### Порядок работы
- 1) С кем, согласно тексту о тбилисском театре, княжна Тина Вачнадзе играла в «шестьдесят шесть»?
- 2) Продолжите текст о тбилисском театре, начав сразу после его последнего предложения.

### Текст
—————

Евгений Лебедев сыграл в Тбилисском русском ТЮЗе свою ставшую почти на век культовой Бабу Ягу задолго до моего рождения. Но «Василиса Прекрасная» стояла в афише монолитно еще лет тридцать. Меня повели на нее вызывающе рано. Отнестись с юмором к образу Яги, сыгранному Ножерием Чонишвили, вытворявшим, как рассказывают все, что-то несусветно прекрасное с точки зрения высокого искусства, — я не смогла. Дядю Чоника, любимого артиста отца и друга семьи, воспринимала как родного человека. Домашнего, нежного. Как-то он пришел к нам и что-то «ягиное» специально для меня выдал. Класс перевоплощения остался неоцененным. Помню ужас, охвативший раздвоившееся сознание: кто же он? Так быть не может (!). Объяснений не приняла, попросила: «Обещай, ну, обещай быть только человеком»… «Не смогу», — честно ответил пигалице артист. Папа, помоему, всерьез тогда огорчился: «Что-то у Леночки с театром не складывается…»
Театр еще долго не вызывал во мне сильных эмоций, может быть, оттого, что был некой изначальной данностью. Тбилиси со всей его тогдашней экологически безупречной начинкой: мацонщиками, старьевщиками, артистичным базаром, курдами-дворниками; городским юродивым, добрейшим Кикой; колоритнейшими соседями в моем классическом грузинском дворе, в котором настоящая княжна Тина Вачнадзе играла в «шестьдесят шесть» с вечно подвыпившим сапожником Аршаком и между ставками вдруг могла патетически воскликнуть: «Помнишь ли, мой друг, как мы, заложивши наш общий фрак, на последние гроши отправились в театр чуть ли не в сотый раз смотреть „Горе от ума“?» (Аршак эту реплику Акакия Церетели знать не мог. Дети катались со смеху); родительские друзья, наконец, — все это вместе и было для меня живым театром.

—————

### Представленные данные
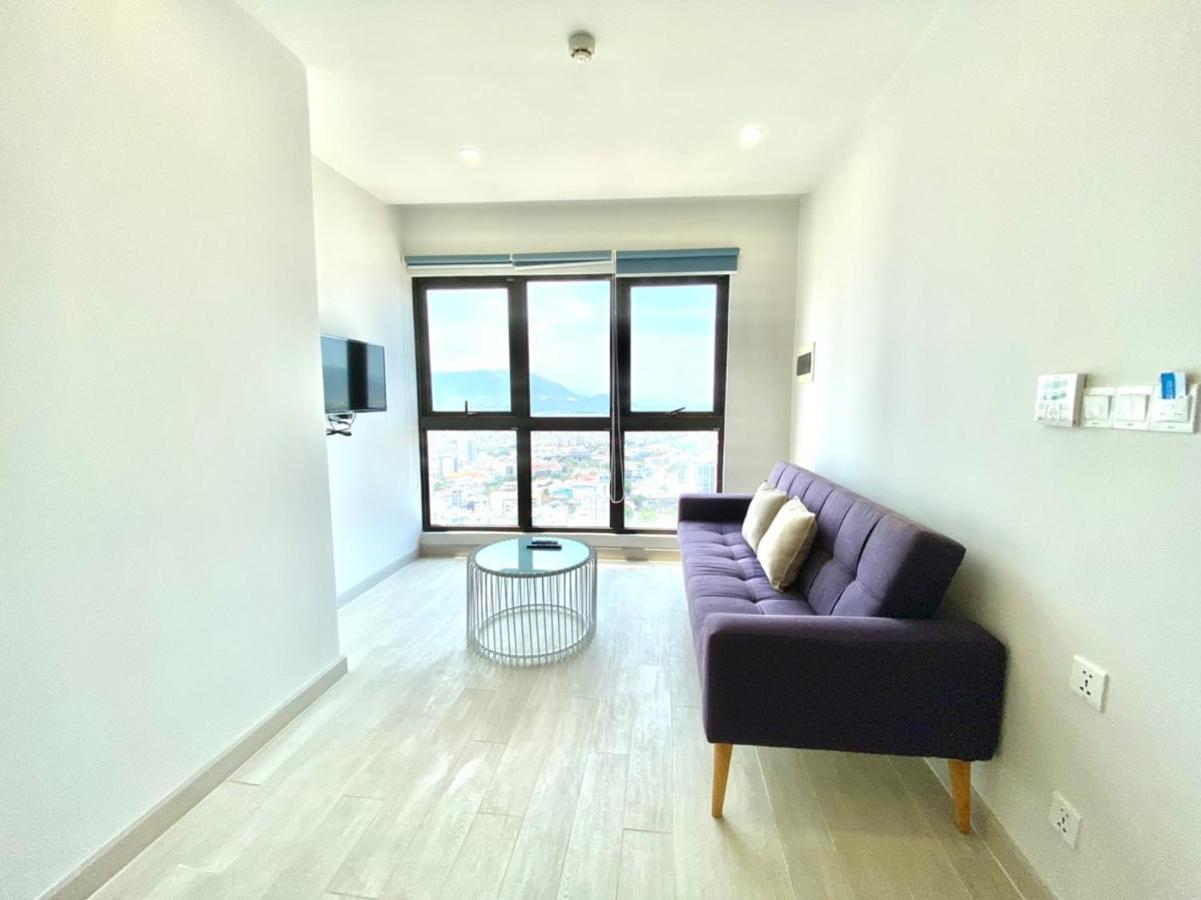 Wise Stay Gold Coast Apartment Nha Trang Pokoj fotografie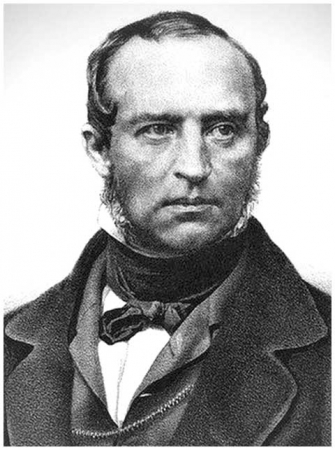 Владимир Федорович Одоевский (1804-1869) - русский писатель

—————

### Ответы по пунктам
- 1) С вечно подвыпившим сапожником Аршаком.

- 2)
Любовь же случилась в 11 лет. В 1966 году отец выпустил «Короля Матиуша» и «Моего бедного Марата». Судя по настроениям в доме, это были удачи. Сердце ребенка разбили два персонажа, вернее, две актрисы: немыслимой красоты и благородства черт Галина Пряжникова — Матиуш (в том, что она мальчик, я почти не сомневалась) и Лика Анны Смирновой, сообщившая мне впервые про самое главное — любовь…
Верико сейчас не вспомнить так, чтобы описать согласно театроведческому диплому. Трагическая ее мощь прочувствовалась всецело, только когда ее хоронили. Открытый гроб с телом великой грузинской актрисы Верико Анджапаридзе несли через весь город на Мтацминду, в Пантеон, туда, где покоятся Грибоедов и Нина. Несли на руках статные грузинские юноши. Вдоль всего пути из развешанных по городу репродукторов неслись трагические монологи Верико. Народ шел в полном молчании, прощаясь со своей Медеей, Юдифью, Маргаритой…
Поравнявшись с Театром им. Руставели, процессия остановилась.
И хлынул ливень… Из белых лилий и темнобордовых, почти черных роз… С балкона театра артисты бросали их к ногам Верико. Нет, не помпезно это. Явствовало величие момента.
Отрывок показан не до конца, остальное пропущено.